O responsável pela iniciativa é o historiador Jason
Gibson, professor da Alcorn State University, no estado do Mississippi. Segundo
ele, os estudantes deveriam produzir uma redação sobre a Revolução Industrial,
mas o enunciado continha uma instrução invisível, escrita em letras brancas
sobre fundo branco.
A mensagem orientava que a palavra “Madagascar”
fosse incluída em algum trecho do texto, sem qualquer relação com o tema da
redação. Quem apenas lesse o enunciado normalmente não conseguiria visualizar a
frase. No entanto, estudantes que copiaram o comando completo e o colaram em
ferramentas como o ChatGPT acabaram enviando a instrução oculta junto com o
pedido.
Ao corrigir os trabalhos, Gibson encontrou diversas
redações que mencionavam “Madagascar” em contextos completamente desconexos do
assunto proposto. Para o professor, isso evidenciava que os alunos haviam
recorrido à inteligência artificial sem sequer revisar o conteúdo antes da
entrega.
Depois da correção, o docente enviou um comunicado
explicando o motivo da reprovação e anexou uma captura de tela mostrando o
texto oculto. “Inclusive, enviei uma captura de tela destacando o texto em
branco e disse: ‘Olha, isso só acontece se vocês copiarem e colarem o enunciado
inteiro e depois copiarem e colarem a resposta de volta, sem checar’”, contou.

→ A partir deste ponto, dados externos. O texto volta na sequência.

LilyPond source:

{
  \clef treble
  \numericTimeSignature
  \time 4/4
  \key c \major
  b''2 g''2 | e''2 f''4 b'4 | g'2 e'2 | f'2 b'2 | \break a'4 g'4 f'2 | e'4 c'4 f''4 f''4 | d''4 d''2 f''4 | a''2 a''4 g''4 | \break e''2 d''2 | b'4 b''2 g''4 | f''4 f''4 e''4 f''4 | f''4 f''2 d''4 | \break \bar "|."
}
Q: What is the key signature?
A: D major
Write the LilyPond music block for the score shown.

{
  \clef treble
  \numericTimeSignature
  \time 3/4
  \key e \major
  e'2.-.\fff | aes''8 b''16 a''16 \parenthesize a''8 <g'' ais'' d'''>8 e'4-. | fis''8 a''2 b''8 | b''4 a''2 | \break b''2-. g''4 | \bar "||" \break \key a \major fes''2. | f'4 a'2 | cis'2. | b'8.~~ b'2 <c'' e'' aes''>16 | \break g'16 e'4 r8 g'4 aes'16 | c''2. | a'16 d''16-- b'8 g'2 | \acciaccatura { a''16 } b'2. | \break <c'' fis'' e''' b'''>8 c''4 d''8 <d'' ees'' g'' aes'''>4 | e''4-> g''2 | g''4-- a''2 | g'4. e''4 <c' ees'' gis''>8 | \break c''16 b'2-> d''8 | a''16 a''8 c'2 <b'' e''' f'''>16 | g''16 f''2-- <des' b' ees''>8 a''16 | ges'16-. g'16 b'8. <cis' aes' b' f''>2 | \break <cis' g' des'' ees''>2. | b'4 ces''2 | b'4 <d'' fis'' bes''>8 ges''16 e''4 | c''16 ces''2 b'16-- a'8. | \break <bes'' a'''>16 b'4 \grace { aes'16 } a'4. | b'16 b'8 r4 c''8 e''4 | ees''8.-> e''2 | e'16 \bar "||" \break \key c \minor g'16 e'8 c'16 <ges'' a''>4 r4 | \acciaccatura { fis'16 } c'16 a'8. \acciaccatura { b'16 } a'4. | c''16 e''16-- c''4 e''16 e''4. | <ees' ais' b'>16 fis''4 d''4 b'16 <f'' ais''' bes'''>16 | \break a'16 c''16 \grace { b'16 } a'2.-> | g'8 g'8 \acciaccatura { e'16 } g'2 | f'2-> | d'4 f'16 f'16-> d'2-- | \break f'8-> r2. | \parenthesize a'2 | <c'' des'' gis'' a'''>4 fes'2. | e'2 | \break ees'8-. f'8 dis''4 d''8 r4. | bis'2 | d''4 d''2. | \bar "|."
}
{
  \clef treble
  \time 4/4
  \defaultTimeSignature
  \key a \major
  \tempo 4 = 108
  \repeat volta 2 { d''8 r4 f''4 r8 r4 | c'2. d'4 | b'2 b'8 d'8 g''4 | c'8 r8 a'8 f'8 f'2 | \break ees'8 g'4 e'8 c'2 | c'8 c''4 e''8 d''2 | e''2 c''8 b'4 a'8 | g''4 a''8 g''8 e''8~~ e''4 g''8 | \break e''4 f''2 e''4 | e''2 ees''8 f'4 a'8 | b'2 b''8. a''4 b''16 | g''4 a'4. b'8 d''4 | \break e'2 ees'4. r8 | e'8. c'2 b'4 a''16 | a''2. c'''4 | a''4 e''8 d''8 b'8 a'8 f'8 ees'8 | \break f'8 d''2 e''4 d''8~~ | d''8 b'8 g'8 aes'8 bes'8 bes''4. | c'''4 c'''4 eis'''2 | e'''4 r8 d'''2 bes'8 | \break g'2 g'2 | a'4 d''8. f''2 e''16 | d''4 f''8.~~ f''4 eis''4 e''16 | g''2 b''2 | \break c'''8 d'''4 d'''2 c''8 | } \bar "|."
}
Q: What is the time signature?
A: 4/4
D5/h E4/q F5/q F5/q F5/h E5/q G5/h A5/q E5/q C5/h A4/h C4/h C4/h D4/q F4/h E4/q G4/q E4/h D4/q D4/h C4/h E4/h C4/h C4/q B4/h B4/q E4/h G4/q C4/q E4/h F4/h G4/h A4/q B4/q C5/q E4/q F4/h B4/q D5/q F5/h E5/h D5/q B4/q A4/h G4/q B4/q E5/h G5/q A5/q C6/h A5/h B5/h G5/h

Mesmo após abrir espaço para recursos, apenas dois
dos 32 estudantes reprovados entraram em contato. Um deles conseguiu reverter a
nota ao explicar que utilizava o modo escuro no computador, o que permitiu
visualizar a frase escrita em branco.
Nas redes sociais, usuários questionaram se a
estratégia poderia prejudicar estudantes com deficiência visual que utilizam
leitores de tela. Gibson respondeu que nenhum dos alunos da turma fazia uso de
tecnologias assistivas.
Apesar da repercussão, o professor afirmou que nunca
teve a intenção de reprovar a maioria da classe. “Eu sei que há professores por
aí que parecem sentir satisfação em reprovar alunos repetidamente. (…) Eu não
sinto nenhuma satisfação em ver alunos serem reprovados”, disse.